Growing up next to a beautiful beach and always having a ton of water activities, Paris feels like a desert in the summer. There’s the Seine river of course, but its not like you can jump in it! And if you want to know hell on earth; try being on a crowded bus on a hot Paris day. This might come as a shocker to Americans- but AC does not exist in Europe like it does in the states.
Paris pool on a hot day in 1936 My hometown beach
On the other end, leaving my family in Wisconsin is always a heart breaker, even though I know I don’t want to necessarily live there.
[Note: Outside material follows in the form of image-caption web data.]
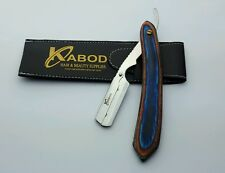 BARBER SALON STRAIGHT CUT THROAT SHAVING RAZOR SHAVETTE  REAL WOOD HANDLE
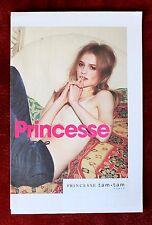 Princesse Tam Tam ~ Lingerie Leaflet/Catalog ~ Nightwear Panties Pijamas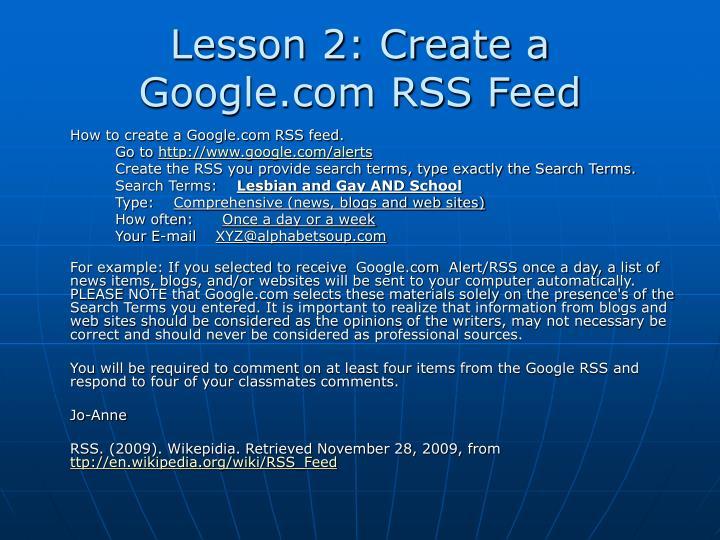 Lesson 2: Create a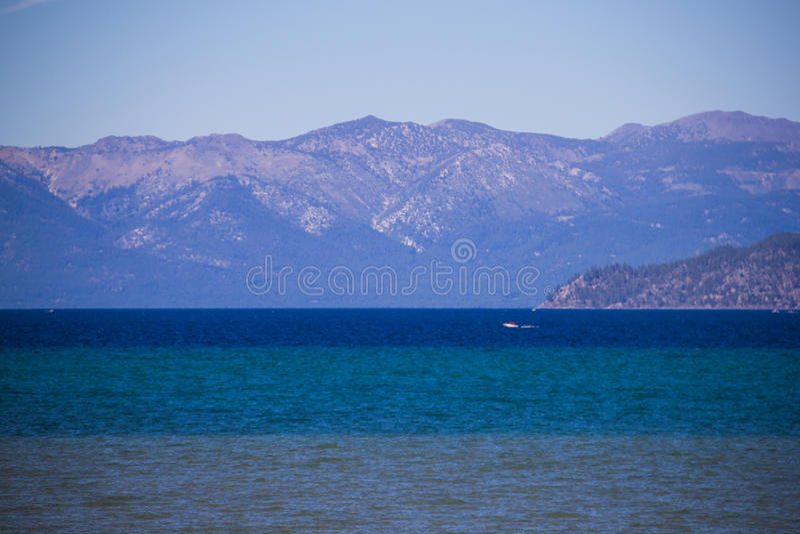 Jeziorny Tahoe, sierra Nevada góry Kalifornia 2 zdjęcia royalty free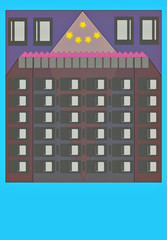 Appartments building illustration. Holiday appartments.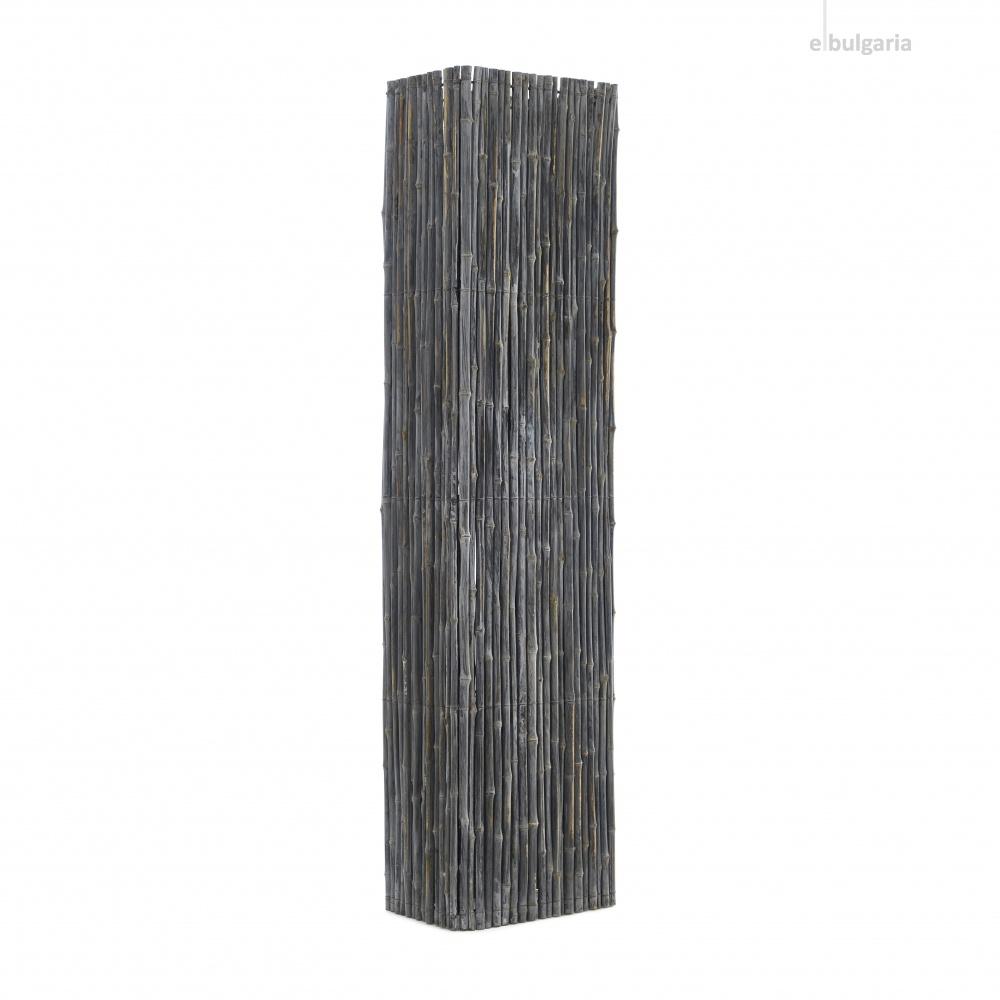 лампион от дърво, бял и сив, elbulgaria, 2x40w, eli 41f wh/gr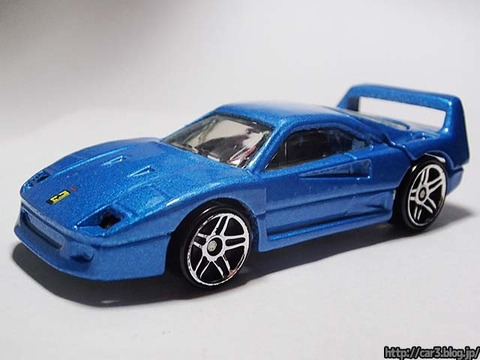 HotWheels_Ferrari_F40_01
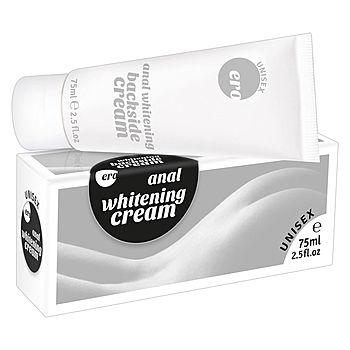 HOT - Anal Whitening Cream, 75 ml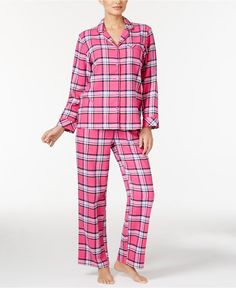 Charter Club Printed Flannel Pajama Set, Only at Macy's - All Pajamas & Robes - Women - Macy's
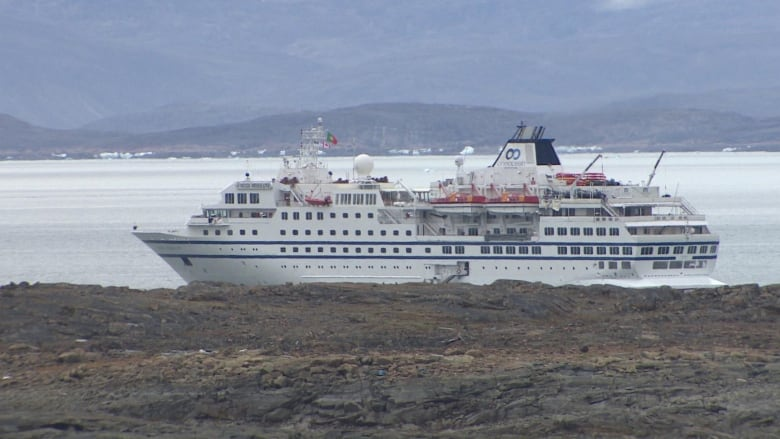 Cruise ship gets arrested in Iqaluit and it's a rare occurrence, says official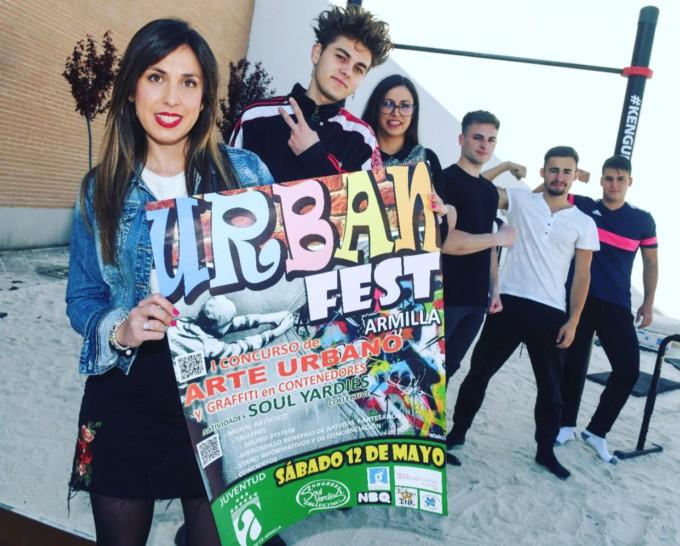 URBAN FEST - ARMILLA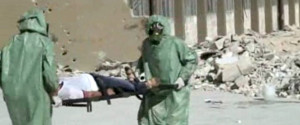 SYRIA CHEMICAL WEAPON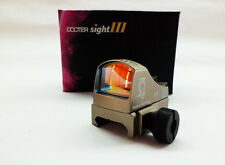 Docter Optics Style III Auto Brightness Red Dot Reflex Sight For Airsoft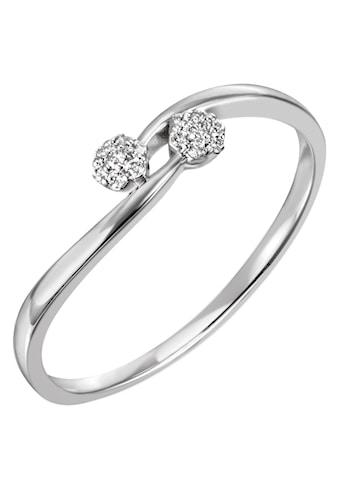 Firetti Diamantring »ca. 1,3 mm breit, glänzend und rhodiniert«, mit Brillanten kaufen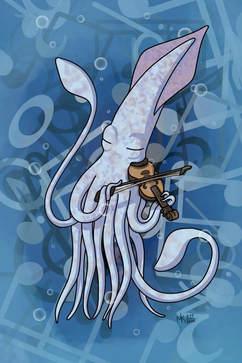 Squid Violinist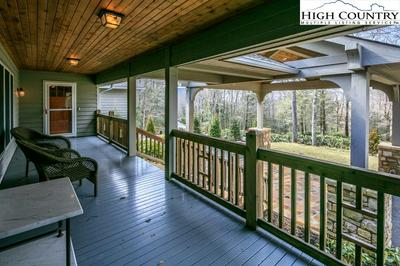 532 MOUNTAIN SPRINGS RD, Linville, NC 28646 - Photo 2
I guess everything I took for granted before I moved to France- the wide aisles in stores, attached garages and big cars, air conditioning, king sized beds, cash back with debit card purchases, 24 hour Walgreens, automatic opening doors, even air so fresh you want to gulp it up like a cool beverage on a hot day: all of these things I just appreciate even more when I am home to enjoy them.
Giving my daughter the opportunity to know both of these environments and cultures is one of the best things I can do for her as a parent. How many American kids can say they know what its like to hop on a bus and arrive at the Louvre within 20 minutes or eat a gourmet three course lunch at school daily? How many Parisian kids can wake up and go outside on the patio to catch frogs (my daughter’s favorite thing to do) or roast s’mores by a fire at night?

I thought about this often over the summer, especially since now at my eight year Paris anniversary where I finally feel really grounded in France. The best way I can explain it is that I consider Paris where my future is, but Wisconsin where my home is.